Mark Morris Dance Group performances highlight gifts of company’s founder

Morris himself appears on stage at end of program presented by Sarasota Ballet

This is a scene from Gloria. Photo by Marc Royce, courtesy of Sarasota Ballet

The audience members stood clapping loudly as the performance ended and the 10 gifted dancers of the Mark Morris Dance Group formed a line across the stage. Then, a robust, gray-haired man sidled out to center stage, bowed, smiled and invited the dancers to join him.

Not a word was spoken, and yet with a quick, subtle shoulder gesture, an easy smile and an air of relaxed happiness, he conquered the moment, adding a dash of champagne to the afternoon.

I smiled to myself and answered the stranger sitting next to me. “Yes,” I said, “it’s Mark Morris.” She responded that she did not know he was here in Sarasota. But these are his dancers and his vision that we have been watching for the last hour and a half, so, of course, he is here.

It is Mr. Morris’s uncanny ability to communicate ease and happiness that I remembered from seeing him at Dance Theater Workshop in New York about the time he choreographed Gloria (1981), the last work on the afternoon’s bill. Set to Antonio Vivaldi’s glorious score (Gloria in D — RV589), this piece demonstrates Morris’ genius for absorbing and blending music and dance. He creates a feeling of joy that is all the more surprising since the ballet opens with the entire company lying face down and squirming around the stage like strange alligators.

One by one, the dancers rise to join in glorious dancing, as they respond to the voices in the choir, and the music itself, with the spontaneity of true emotions. But that is Mr. Morris’s gift: creating simple movements that define the happiness of being alive.

This is a scene from Jenn and Spencer, performed by the Mark Morris Dance Group. Photo by Jamie Kraus from a Jacobs Pillow performance in 2014, courtesy of Sarasota Ballet

The dancers in the group were listed together for the performances presented by Sarasota Ballet last weekend, except for Karlie Budge and Brandon Randolph. Those two worked their way through a punishing duet of challenging acrobatics and intense emotions in Jenn and Spencer, a work about a love/hate relationship. It is a darker side of Mark Morris that emerges in this piece, which is set to a gloomy and foreboding score by Henry Cowell (Suite for Violin and Piano) and played brilliantly by Georgy Valtchev on the violin and Ryan MacEvoy McCullough on the piano.

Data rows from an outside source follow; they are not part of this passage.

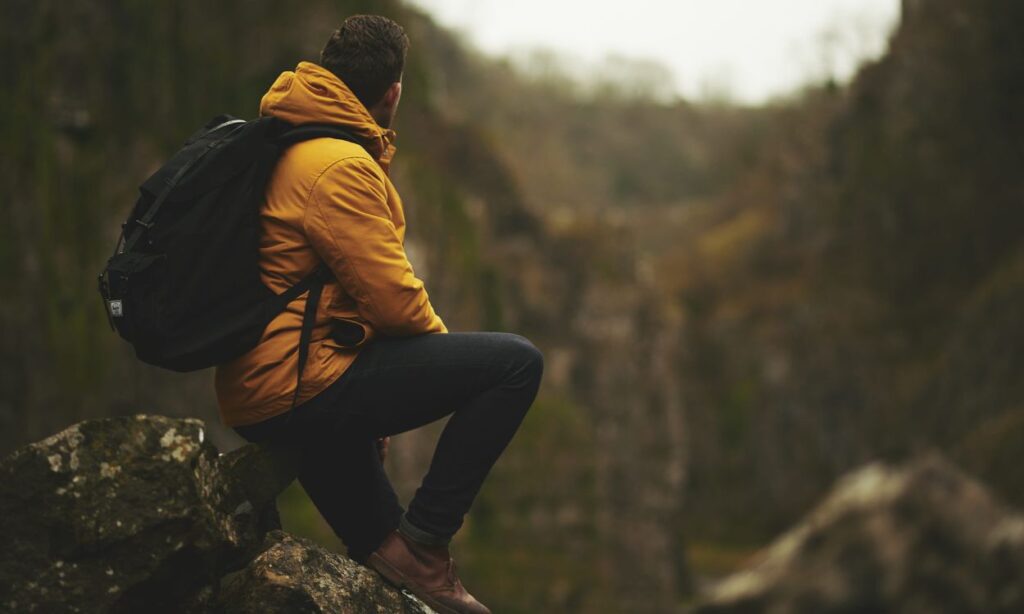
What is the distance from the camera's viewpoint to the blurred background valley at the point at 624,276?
14.4 metres

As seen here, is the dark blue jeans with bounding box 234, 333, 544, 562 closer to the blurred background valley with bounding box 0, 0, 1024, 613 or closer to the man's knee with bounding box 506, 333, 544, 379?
the man's knee with bounding box 506, 333, 544, 379

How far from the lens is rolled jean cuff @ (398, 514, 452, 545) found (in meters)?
4.47

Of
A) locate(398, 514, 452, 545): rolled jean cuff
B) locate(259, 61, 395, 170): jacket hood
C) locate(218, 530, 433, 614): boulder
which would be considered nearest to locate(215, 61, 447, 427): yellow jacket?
locate(259, 61, 395, 170): jacket hood

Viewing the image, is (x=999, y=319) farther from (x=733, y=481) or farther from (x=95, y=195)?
(x=95, y=195)

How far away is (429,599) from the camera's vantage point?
4.51m

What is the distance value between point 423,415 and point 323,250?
2.21 feet

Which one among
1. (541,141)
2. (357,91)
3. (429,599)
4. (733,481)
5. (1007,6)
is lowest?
(733,481)

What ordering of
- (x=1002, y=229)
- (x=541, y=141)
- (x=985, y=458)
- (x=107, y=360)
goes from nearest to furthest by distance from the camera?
(x=107, y=360)
(x=985, y=458)
(x=1002, y=229)
(x=541, y=141)

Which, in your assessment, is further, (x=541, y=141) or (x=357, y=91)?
(x=541, y=141)

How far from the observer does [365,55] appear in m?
4.28

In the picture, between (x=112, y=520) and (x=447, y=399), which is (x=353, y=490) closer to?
(x=447, y=399)

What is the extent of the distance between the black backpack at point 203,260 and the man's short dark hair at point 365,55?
0.20m

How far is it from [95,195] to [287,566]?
11448 mm

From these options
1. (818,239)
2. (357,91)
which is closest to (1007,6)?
(818,239)
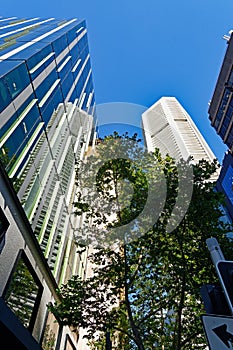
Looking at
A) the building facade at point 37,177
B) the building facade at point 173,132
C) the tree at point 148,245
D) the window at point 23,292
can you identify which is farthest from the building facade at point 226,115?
the window at point 23,292

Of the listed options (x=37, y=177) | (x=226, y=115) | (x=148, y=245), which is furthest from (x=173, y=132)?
(x=148, y=245)

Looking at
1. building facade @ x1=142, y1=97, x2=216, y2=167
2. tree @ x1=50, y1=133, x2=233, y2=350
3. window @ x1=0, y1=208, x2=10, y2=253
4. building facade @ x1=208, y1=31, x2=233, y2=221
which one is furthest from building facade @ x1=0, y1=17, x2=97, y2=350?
building facade @ x1=142, y1=97, x2=216, y2=167

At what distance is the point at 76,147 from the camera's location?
21.8 metres

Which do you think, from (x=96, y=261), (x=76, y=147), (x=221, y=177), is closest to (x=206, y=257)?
(x=96, y=261)

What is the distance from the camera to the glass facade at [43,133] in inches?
389

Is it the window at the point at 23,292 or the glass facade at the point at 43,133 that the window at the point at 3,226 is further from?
the glass facade at the point at 43,133

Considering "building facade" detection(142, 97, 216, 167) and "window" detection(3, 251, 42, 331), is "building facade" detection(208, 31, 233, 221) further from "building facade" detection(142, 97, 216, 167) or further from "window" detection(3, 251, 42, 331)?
"window" detection(3, 251, 42, 331)

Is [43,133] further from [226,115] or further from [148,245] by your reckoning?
[226,115]

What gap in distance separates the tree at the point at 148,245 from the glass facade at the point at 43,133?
245 centimetres

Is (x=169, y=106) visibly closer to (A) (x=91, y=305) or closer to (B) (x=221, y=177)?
(B) (x=221, y=177)

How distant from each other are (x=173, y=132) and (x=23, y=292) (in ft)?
247

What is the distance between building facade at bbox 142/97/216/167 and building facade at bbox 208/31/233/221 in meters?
15.7

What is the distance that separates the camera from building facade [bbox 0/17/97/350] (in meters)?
8.33

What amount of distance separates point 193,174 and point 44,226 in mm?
6992
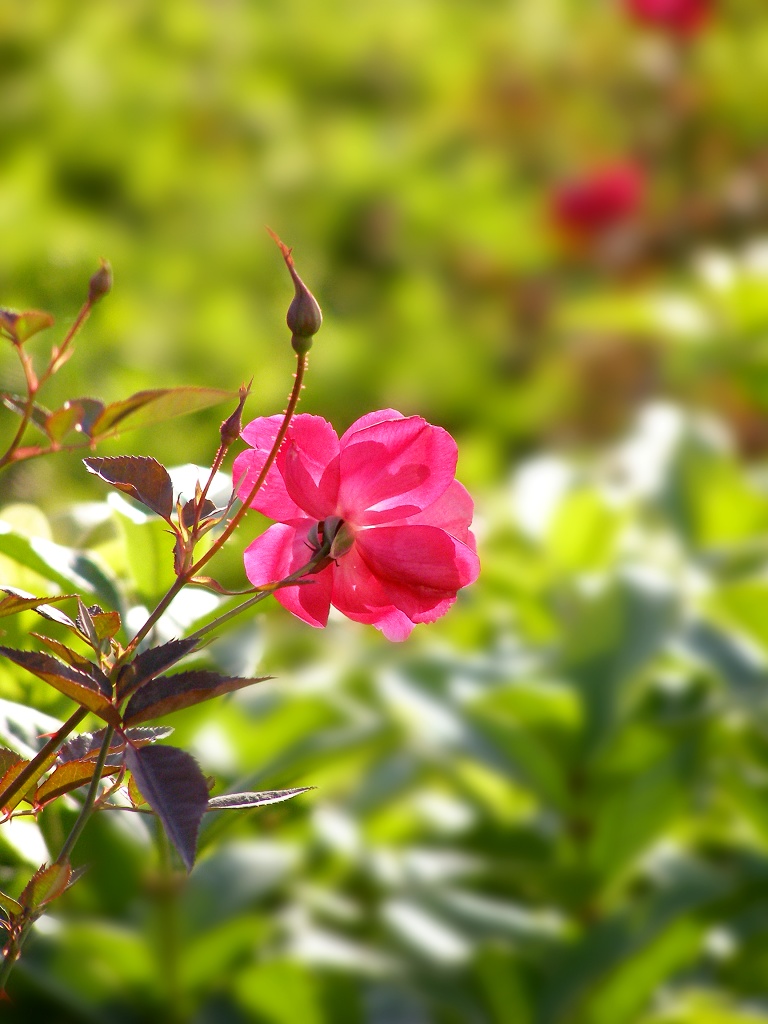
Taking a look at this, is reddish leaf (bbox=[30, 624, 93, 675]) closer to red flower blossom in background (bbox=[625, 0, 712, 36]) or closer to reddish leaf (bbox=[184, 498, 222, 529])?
reddish leaf (bbox=[184, 498, 222, 529])

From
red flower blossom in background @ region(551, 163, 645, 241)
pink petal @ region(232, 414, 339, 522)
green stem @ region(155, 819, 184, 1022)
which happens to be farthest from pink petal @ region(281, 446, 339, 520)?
red flower blossom in background @ region(551, 163, 645, 241)

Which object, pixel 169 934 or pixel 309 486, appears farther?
pixel 169 934

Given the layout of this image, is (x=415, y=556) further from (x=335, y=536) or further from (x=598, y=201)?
(x=598, y=201)

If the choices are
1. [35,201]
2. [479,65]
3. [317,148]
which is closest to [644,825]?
[35,201]

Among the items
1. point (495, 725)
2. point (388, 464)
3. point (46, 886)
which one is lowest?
point (46, 886)

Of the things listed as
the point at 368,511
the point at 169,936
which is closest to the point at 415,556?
the point at 368,511

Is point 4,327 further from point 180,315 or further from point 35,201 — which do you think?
point 35,201
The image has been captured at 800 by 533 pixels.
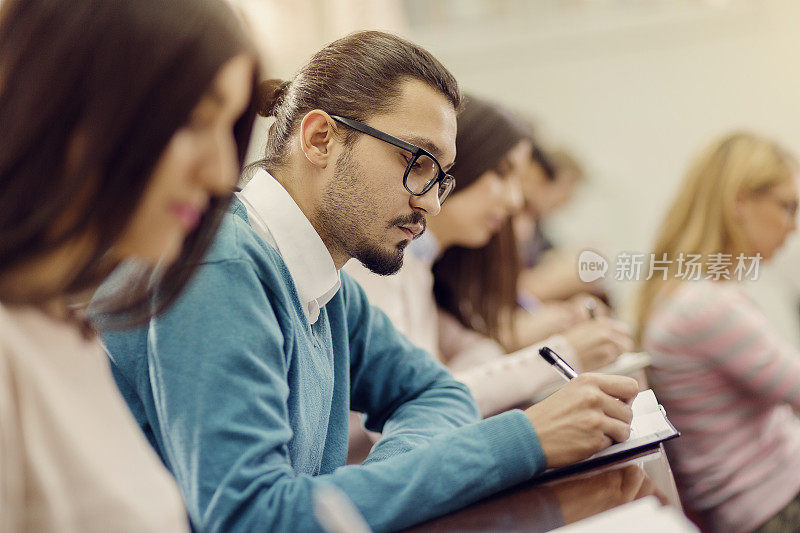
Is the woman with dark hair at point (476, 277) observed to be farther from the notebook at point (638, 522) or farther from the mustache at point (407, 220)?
the notebook at point (638, 522)

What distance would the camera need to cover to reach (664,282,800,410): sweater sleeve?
1.35 m

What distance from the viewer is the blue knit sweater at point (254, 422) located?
70cm

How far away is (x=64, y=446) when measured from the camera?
510 millimetres

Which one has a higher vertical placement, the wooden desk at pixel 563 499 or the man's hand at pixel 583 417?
the man's hand at pixel 583 417

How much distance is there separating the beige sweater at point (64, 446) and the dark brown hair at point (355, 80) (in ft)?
1.83

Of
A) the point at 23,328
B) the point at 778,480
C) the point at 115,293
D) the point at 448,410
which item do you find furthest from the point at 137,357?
the point at 778,480

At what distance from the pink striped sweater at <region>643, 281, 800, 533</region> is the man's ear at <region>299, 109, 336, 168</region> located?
0.76 meters

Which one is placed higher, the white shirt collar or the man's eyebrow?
the man's eyebrow

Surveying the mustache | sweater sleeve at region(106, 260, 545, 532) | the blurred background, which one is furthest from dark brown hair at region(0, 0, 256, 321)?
the blurred background

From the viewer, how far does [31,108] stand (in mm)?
513

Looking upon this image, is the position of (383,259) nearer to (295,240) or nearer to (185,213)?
(295,240)

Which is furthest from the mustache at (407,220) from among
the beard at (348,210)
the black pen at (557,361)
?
the black pen at (557,361)

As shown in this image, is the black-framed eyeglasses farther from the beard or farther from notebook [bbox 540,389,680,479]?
notebook [bbox 540,389,680,479]

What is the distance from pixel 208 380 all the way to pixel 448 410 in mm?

Words, choreographed in 20014, was both the newest work on this program and the opening ballet. I also think it was the most sophisticated and magical. There are not any actual words spoken or flashed on a screen, but there is communication from one to another among the group of 10 dancers.

This is a scene from a 2014 performance of Words. Photo by Ani Collier, courtesy of Sarasota Ballet

The piece begins simply: Two girls are alone on stage. Then come a slight roll of a hip, a hand gesture and a little jump. The movements are done together or mirrored.

Next, a surprise: There is a large screen, similar to a blackboard, carried across the stage by flat-footed dancers, creating the impression of an Egyptian fresco. Each time the screen is transported to a new spot, the motion serves to introduce a new chapter: The cast of dancers and the rhythms change.

The overall structure and choreography of Words is simple, as it is based on Morris’s knowledge of folk dance, with an emphasis on groups of unison dancing. In fact, the choreography looks easy: The dancers jump and skip and mirror each other’s movements, but the connection to Felix Mendelssohn’s powerful score, Songs Without Words for violin and piano, flows as inevitably as a stream running down a hill.

This is another scene from a 2014 production of Words. Photo by Ani Collier, courtesy of Sarasota Ballet

In addition, these multi-racial dancers dressed in their T-shirts and cut-off pants look more like a group of ordinary people than the usual company of professional dancers. However, they are a talented and trained group of dancers, and as they breeze through the demanding choreography, their joyous exploration of music, dance and space spills over into the audience.

Sarasota Ballet presented the Mark Morris Dance Company performances at the Florida State University Center for the Performing Arts in Sarasota.